— ИЗБРАННЫЙ ОТРЫВОК —
════════════════════

«Нас не забудут потому вовек…»

Их творческий багаж, как правило, невелик. Хотя некоторым из них судьба дарила возможность не подвергать себя страшной опасности быть убитым – памятуя о своём даре, зачастую уже признанном мастерами слова, – как это произошло с Николаем Майоровым. Но он отказался ехать с университетом далеко на юг в эвакуацию, а просто надел шинель и пошёл пешком из Москвы в направлении Нижнего Новгорода (тогда Горького) вместе с мобилизованными будущими солдатами…
Но и то, что дошло до нас (а в ту пору ни кабинетов, ни готовых рукописей будущих книг у них, молодых и горячих, и не могло быть), говорит о громадном творческом потенциале этих людей, о зрелости души и ума, несмотря на молодость.

…Мы все уставы знаем наизусть.
Что гибель нам? Мы даже смерти выше.
В могилах мы построились в отряд
И ждём приказа нового. И пусть
Не думают, что мёртвые не слышат,
Когда о них потомки говорят.

И мы говорим и учимся у них, не успевших многое, но уже состоявшихся мужчин, поэтов, патриотов, оплативших эти слова своей жизнью.
Биография Николая типичная для советского юноши тех лет. Родился в 1919 году в симбирской деревне Дуровка, которой уже нет. Сгинула, бедная, – с таким непрестижным именем. Но мы-то знаем, что человек красит место… И семья обычная, никаких особенных кровей, кроме того что отец, на все руки мастер, любил читать. То есть жила в этой семье книга!.. И не случайно, видимо, переехав с семьёй в Подмосковье, Николай учился в одной из лучших ивановских школ, а потом без больших проблем поступил в МГУ на истфак, параллельно посещая семинары в Литинституте, где и встретился со своим главным творческим наставником – Павлом Антокольским, уже достаточно известным поэтом.
А в университетской газете начал печататься всерьёз.

════════════════════

— ИНСТРУКЦИИ К УПРАЖНЕНИЮ —
- a) Воспроизведите дословно фрагмент очерка о Николае Майорове, начиная со слов «Биография Николая типичная» и продолжая до слов «начал печататься всерьёз.» включительно.
- b) Ответьте на вопросы по очерку о Николае Майорове, пометив ответы так же, как вопросы.
(i) Куда отправился Николай Майоров, отказавшись ехать в эвакуацию с университетом?
(ii) В каком году он родился?
(iii) Кто стал его главным творческим наставником?
- c) Подхватите очерк о Николае Майорове и продолжите его сразу после последнего приведённого предложения.

════════════════════

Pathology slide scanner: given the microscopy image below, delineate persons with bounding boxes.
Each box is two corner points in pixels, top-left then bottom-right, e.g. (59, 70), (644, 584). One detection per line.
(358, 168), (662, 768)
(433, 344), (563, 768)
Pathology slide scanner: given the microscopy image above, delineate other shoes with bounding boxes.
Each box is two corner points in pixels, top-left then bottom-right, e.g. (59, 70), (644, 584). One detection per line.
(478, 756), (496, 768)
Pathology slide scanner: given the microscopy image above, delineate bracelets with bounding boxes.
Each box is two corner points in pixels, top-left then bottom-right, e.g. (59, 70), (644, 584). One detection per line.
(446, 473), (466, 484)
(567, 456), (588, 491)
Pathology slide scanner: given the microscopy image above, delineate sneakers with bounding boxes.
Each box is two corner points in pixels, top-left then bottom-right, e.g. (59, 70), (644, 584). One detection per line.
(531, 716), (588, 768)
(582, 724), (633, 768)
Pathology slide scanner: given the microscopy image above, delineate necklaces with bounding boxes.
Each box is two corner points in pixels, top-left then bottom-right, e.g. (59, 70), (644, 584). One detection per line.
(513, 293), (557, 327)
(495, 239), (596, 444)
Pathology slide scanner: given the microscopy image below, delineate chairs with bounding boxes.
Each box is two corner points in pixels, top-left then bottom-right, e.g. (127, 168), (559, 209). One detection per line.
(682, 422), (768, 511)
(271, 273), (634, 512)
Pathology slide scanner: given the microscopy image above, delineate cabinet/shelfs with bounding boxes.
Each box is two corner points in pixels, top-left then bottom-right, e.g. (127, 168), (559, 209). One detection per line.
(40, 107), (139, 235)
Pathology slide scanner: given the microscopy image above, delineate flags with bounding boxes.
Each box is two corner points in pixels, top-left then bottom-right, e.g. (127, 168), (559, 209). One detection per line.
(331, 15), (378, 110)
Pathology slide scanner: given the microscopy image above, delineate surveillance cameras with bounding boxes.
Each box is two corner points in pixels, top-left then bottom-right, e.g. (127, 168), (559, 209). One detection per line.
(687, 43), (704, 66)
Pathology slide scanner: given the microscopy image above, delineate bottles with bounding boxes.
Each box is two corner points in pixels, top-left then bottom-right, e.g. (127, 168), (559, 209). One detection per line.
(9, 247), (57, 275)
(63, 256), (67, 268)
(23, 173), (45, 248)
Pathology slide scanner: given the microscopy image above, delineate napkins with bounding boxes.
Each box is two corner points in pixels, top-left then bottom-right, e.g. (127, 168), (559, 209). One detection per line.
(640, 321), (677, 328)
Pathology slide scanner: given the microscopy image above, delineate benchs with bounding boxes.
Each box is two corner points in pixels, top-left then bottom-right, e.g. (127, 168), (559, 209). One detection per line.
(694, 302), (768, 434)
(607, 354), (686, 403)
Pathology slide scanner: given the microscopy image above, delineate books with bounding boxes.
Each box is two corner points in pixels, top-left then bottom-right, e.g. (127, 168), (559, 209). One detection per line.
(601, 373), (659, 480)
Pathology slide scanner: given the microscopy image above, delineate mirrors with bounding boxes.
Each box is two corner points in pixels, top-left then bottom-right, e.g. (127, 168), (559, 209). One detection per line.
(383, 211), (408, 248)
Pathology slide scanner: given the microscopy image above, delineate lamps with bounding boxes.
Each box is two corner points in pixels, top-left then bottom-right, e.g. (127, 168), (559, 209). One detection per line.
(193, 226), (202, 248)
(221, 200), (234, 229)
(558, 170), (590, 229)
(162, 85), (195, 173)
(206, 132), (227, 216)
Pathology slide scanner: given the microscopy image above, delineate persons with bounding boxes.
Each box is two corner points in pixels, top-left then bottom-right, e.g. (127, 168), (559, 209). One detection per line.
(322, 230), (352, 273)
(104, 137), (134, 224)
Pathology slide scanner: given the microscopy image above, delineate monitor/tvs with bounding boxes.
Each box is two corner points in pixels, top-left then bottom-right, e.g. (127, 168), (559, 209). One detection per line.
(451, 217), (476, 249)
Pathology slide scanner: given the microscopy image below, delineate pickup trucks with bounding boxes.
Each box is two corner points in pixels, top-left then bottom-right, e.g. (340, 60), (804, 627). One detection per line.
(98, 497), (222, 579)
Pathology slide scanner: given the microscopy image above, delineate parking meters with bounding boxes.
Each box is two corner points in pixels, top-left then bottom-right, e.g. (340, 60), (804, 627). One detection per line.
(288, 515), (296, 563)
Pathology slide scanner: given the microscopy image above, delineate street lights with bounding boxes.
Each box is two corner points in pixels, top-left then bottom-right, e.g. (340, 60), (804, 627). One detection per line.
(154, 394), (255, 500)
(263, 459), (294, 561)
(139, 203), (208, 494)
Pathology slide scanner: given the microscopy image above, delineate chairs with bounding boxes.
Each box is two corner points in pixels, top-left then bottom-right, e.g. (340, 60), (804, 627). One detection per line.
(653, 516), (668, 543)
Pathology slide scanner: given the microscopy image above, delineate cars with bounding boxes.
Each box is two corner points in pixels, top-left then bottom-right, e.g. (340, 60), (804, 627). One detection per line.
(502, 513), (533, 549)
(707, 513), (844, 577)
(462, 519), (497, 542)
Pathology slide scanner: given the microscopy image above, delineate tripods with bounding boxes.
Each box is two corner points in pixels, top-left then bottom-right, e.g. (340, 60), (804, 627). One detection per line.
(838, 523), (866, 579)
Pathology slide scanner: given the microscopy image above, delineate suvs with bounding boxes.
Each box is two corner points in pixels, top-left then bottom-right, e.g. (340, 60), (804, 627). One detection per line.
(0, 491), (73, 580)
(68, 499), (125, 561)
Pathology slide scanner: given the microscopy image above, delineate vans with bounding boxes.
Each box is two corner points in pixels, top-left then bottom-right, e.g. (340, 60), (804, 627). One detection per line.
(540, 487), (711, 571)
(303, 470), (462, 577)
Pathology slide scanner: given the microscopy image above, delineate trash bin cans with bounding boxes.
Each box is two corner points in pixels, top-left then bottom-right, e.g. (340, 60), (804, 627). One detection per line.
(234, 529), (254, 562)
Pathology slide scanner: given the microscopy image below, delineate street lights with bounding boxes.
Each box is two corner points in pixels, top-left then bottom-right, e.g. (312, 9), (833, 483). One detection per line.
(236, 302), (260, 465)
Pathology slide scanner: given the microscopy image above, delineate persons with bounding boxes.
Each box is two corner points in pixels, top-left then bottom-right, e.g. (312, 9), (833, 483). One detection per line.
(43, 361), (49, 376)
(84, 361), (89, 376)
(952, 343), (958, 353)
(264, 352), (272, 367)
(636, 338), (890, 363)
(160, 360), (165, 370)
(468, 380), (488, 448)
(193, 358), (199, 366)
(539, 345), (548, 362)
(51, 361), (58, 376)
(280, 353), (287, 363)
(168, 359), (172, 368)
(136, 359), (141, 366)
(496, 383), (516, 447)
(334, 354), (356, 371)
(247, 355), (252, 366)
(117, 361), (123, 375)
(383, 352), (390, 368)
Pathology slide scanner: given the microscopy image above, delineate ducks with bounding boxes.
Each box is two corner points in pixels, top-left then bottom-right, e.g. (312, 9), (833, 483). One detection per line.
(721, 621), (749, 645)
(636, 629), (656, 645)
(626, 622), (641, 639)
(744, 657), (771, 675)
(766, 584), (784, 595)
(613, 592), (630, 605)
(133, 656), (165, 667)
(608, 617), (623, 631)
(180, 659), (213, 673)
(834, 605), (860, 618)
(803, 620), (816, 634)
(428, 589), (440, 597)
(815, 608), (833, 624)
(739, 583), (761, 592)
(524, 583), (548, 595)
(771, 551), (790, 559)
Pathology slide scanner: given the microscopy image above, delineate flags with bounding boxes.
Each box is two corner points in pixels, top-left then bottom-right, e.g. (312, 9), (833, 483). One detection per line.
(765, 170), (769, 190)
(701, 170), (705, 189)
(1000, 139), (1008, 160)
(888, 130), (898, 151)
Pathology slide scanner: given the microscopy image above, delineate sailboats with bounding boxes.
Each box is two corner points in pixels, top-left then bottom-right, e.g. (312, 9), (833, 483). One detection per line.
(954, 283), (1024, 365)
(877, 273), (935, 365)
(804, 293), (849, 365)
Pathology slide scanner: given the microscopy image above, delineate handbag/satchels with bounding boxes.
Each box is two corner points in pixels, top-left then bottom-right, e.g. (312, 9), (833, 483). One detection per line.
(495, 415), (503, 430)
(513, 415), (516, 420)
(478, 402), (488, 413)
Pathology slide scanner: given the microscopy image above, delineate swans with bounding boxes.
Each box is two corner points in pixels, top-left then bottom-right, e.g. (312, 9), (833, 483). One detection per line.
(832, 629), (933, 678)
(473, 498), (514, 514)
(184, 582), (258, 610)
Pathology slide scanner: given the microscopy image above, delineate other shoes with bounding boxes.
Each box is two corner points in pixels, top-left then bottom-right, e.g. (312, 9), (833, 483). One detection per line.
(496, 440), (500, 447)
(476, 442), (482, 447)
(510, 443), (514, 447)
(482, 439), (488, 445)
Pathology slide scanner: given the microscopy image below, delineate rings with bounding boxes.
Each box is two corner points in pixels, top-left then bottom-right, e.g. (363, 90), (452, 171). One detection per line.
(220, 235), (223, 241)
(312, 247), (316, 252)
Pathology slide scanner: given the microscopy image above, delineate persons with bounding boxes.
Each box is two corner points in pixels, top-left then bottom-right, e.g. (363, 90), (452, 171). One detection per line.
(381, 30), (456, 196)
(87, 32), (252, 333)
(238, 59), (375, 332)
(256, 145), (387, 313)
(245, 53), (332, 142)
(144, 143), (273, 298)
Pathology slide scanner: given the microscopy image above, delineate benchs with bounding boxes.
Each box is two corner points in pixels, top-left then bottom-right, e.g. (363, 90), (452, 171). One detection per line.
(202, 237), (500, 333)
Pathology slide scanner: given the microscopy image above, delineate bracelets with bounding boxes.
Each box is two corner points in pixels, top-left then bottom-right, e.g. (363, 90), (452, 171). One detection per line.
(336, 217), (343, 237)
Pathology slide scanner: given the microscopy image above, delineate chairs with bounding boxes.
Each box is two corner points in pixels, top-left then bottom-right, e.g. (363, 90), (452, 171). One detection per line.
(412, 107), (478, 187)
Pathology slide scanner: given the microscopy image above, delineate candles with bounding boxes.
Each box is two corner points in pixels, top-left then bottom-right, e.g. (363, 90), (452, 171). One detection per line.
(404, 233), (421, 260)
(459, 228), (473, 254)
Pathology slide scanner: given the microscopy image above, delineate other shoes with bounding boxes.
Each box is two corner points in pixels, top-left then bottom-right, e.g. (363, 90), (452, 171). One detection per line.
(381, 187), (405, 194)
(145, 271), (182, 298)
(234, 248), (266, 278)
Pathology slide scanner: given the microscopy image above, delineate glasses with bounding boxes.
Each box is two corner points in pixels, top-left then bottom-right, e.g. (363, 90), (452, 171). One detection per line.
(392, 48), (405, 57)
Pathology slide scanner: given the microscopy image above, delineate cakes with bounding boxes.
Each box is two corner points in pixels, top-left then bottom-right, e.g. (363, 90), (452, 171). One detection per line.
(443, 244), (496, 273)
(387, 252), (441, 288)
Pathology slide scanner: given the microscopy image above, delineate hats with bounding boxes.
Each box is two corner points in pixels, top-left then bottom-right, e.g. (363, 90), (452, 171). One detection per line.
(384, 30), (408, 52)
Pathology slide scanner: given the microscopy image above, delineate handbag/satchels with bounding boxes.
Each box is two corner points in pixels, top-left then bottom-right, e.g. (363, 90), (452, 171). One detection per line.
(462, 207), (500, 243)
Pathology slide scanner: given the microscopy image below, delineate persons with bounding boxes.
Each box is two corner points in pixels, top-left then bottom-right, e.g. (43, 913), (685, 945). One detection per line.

════════════════════

— ПИСЬМЕННЫЕ ОТВЕТЫ —
- a)
Биография Николая типичная для советского юноши тех лет. Родился в 1919 году в симбирской деревне Дуровка, которой уже нет. Сгинула, бедная, – с таким непрестижным именем. Но мы-то знаем, что человек красит место… И семья обычная, никаких особенных кровей, кроме того что отец, на все руки мастер, любил читать. То есть жила в этой семье книга!.. И не случайно, видимо, переехав с семьёй в Подмосковье, Николай учился в одной из лучших ивановских школ, а потом без больших проблем поступил в МГУ на истфак, параллельно посещая семинары в Литинституте, где и встретился со своим главным творческим наставником – Павлом Антокольским, уже достаточно известным поэтом.
А в университетской газете начал печататься всерьёз.

- b)
(i) Он пошёл пешком из Москвы в направлении Нижнего Новгорода (тогда Горького) вместе с мобилизованными будущими солдатами.
(ii) В 1919 году.
(iii) Павел Антокольский.

- c)
…Нам ремесло далось не сразу –
Из тьмы неверья, немоты
Мы пробивались, как проказа,
К подножью нашей высоты.
Шли напролом, как входят в воду:
Жизнь не давалась, но её,
Коль не впрямую, так обходом
Мы всё же брали, как своё.
Куда ни глянь – сплошные травы,
Любая боль была горька.
Для нас, нескладных и упрямых,
Жизнь не имела потолка.
     «Брату Алексею», 1939 г.

О какой энергии, каком запасе духовных сил говорят эти строки! Какое стремленье посвятить свою жизнь главному делу – творчеству, которое, конечно же, не может быть без любви к родине и той единственной, что составит счастье его жизни. Кстати, мало у кого из поэтов-фронтовиков тема личной любви, соединение её со всей судьбой занимает такое значительное место. И у неё есть имя  – Ирина Пташникова, с которой он познакомился в МГУ и уже не расставался – то очно, то в письмах – до конца своих дней. Судьба подарила ему большую любовь, которая, конечно же, не могла быть только счастливой в то время, когда полмира было объято войной, когда двум самодостаточным людям (у него главное – литература, у неё – археология, и нежелание обоих предавать своё призвание в угоду тёплым, удобным отношениям) было во всех смыслах непросто сохранять свои чувства. И поэзия, и письма Николая Майорова полны драматургии, что «дарила» жизнь. И вот стихотворение, которое буквально на свой счёт приняла Ирина и какое-то время избегала отношений, что были душевной опорой для молодого поэта.

Тебе, конечно, вспомнится несмелый
и мешковатый юноша, когда
ты надорвёшь конверт армейский белый
с «осьмушкой» похоронного листа…
Он был хороший парень и товарищ,
такой наивный, с родинкой у рта.
Но в нём тебе не нравилась
одна лишь
для женщины обидная черта:
он был поэт, хотя и малой силы,
но был, любил
и за строкой спешил.
И как бы ты ни жгла
и ни любила, –
так, как стихи, тебя он не любил…
            «Тебе»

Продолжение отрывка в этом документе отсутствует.